Improving Scene Graph Classification by Exploiting Knowledge from Texts
This work addresses the problem of data scarcity for training scene graph classification models, offering a method to significantly reduce the need for labor-intensive image annotations for researchers and developers in computer vision.
This paper explores using textual scene descriptions to train scene graph classification models, aiming to reduce reliance on annotated image data. By fine-tuning a classification pipeline with knowledge extracted from texts, the authors achieved approximately 8x more accurate results in scene graph classification, 3x in object classification, and 1.5x in predicate classification, using only 1% of the annotated images compared to supervised baselines.
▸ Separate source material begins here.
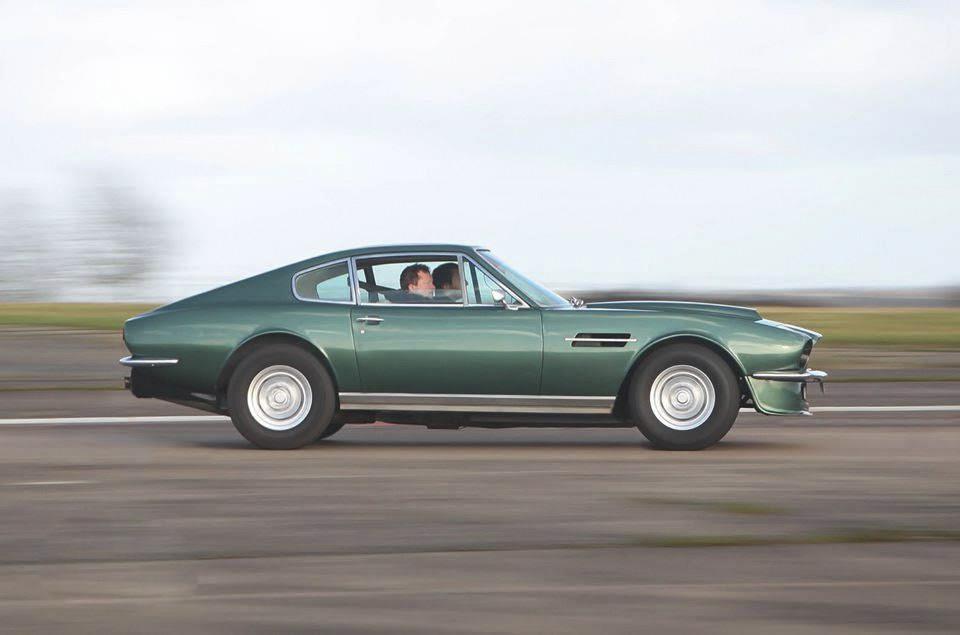 Aston Martin Vantage Hire Cardiff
Training scene graph classification models requires a large amount of annotated image data. Meanwhile, scene graphs represent relational knowledge that can be modeled with symbolic data from texts or knowledge graphs. While image annotation demands extensive labor, collecting textual descriptions of natural scenes requires less effort. In this work, we investigate whether textual scene descriptions can substitute for annotated image data. To this end, we employ a scene graph classification framework that is trained not only from annotated images but also from symbolic data. In our architecture, the symbolic entities are first mapped to their correspondent image-grounded representations and then fed into the relational reasoning pipeline. Even though a structured form of knowledge, such as the form in knowledge graphs, is not always available, we can generate it from unstructured texts using a transformer-based language model. We show that by fine-tuning the classification pipeline with the extracted knowledge from texts, we can achieve ~8x more accurate results in scene graph classification, ~3x in object classification, and ~1.5x in predicate classification, compared to the supervised baselines with only 1% of the annotated images.